» **SUPPLIED DATA**
□ □ □

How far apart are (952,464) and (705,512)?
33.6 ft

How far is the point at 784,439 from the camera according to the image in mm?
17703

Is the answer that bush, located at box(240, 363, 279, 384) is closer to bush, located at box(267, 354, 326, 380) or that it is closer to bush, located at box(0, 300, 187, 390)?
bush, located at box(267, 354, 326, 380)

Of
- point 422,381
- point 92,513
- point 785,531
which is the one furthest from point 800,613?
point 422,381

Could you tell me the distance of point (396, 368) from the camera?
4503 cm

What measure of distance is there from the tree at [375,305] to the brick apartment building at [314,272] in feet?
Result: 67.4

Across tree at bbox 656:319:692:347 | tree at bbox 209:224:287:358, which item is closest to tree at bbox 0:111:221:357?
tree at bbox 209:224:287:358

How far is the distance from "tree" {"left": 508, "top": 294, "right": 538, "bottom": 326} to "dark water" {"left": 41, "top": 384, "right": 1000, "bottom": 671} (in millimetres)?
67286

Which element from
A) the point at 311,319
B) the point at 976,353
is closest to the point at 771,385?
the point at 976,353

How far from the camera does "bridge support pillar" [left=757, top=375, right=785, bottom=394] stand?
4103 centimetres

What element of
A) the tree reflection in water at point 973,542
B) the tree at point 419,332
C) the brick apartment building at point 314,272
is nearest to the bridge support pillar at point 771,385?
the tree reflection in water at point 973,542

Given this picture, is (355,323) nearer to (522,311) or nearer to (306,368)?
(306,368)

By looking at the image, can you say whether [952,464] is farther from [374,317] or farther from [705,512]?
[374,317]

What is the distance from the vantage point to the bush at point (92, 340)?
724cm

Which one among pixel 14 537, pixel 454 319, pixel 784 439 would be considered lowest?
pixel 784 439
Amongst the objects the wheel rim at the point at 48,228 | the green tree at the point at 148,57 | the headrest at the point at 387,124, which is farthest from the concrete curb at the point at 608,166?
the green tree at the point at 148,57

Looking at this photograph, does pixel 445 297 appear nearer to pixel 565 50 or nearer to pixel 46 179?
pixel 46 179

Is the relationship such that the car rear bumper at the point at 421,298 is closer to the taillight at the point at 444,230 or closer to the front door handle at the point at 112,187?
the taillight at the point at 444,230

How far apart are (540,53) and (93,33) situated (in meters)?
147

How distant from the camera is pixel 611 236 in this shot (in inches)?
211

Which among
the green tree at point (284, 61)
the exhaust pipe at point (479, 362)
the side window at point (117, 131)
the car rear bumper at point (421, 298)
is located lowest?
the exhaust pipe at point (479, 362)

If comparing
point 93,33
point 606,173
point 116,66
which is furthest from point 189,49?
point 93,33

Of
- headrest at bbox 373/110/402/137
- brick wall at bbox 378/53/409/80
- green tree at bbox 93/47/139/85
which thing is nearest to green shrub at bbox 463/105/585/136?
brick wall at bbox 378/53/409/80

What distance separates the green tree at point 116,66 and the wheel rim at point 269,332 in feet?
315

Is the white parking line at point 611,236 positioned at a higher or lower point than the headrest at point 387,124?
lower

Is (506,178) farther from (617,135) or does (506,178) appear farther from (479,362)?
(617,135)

□ □ □

» **TASK PROMPT**
Arrange the records from the line with "Is (506,178) farther" through the end of the records as a two-column CSV with the header row record_text,answer and one row for each record. Put each field in double quotes and replace any line breaks with spaces.

» **FULL RESPONSE**
record_text,answer
"Is (506,178) farther from (617,135) or does (506,178) appear farther from (479,362)?","(617,135)"